A PHP FPM process is a reserved computing resource - think CPU. Each PHP process can respond to one concurrent PHP request at a time. Unlike with php-cgi the PHP FPM process stays alive.
fortrabbit utilizes FPM (FastCGI Process Manager). Besides the allocated PHP memory we spawn a number of persistent FPM PHP processes with each scaling (hosting plan).
- By design PHP requests should only take a very short time to execute.
- If it takes longer, it’s likely your code is slow. Refactor it for performance!
- Aim for 250 ms or less on average.
- Our Dashboard shows you PHP response time metrics.
- A new incoming PHP request will have to wait if all PHP processes are busy.
- Your App has 2 PHP processes
- 1 PHP request takes 500 ms to execute (PHP response time)

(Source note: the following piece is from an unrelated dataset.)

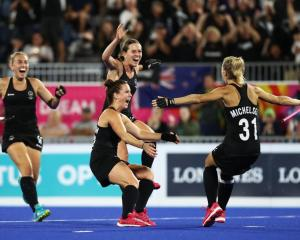 Black Sticks' players celebrate as Stacey Michelsen seals the win in last night's semifinal...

- So each PHP process can handle 2 PHP requests per second
- Since there are 2 PHP processes, the App can deliver 4 PHP requests in 1 second
- Your App has 4 PHP processes
- 1 PHP request commonly takes 1000 ms (1 second) - which is too long
- 1 page view of your website creates 3 PHP requests
- 3 website visitors at the exact same time can bring the website down
A page view will likely also require the server to execute any PHP scripts associated with the page, which translates into one PHP process for each PHP script.
For many websites the ratio between page view and PHP request is one to one. But often one page view will generate multiple PHP requests, for instance by making different AJAX calls to the backend to query the database, returning API requests, or transforming images.

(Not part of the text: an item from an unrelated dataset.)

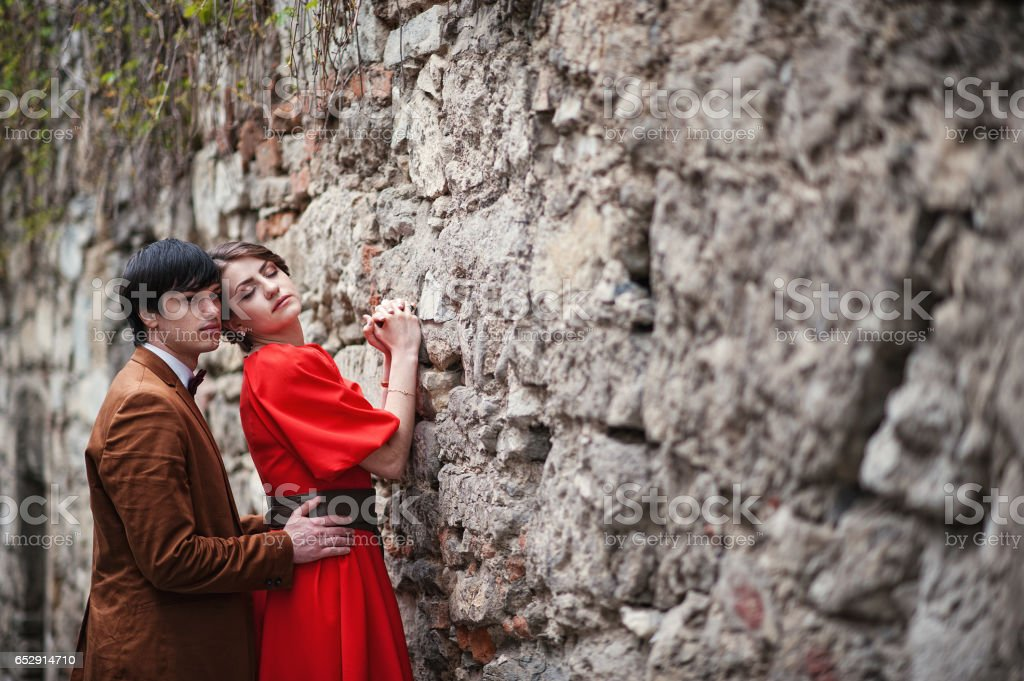 Couple hugging in love background stone wall of castle. Stylish man at velvet jacket and girl in red dress in love together stock photo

Sometimes clients ask us in support to increase the
max_execution_time. While this might help to execute long-running tasks, this also blocks PHP processes for a longer time. See the examples above.
That's why we usually recommend lowering the time it takes to execute PHP to be able to serve your website to your visitors simultaneously.
Our Pro Stack has Workers to offload long-running background tasks.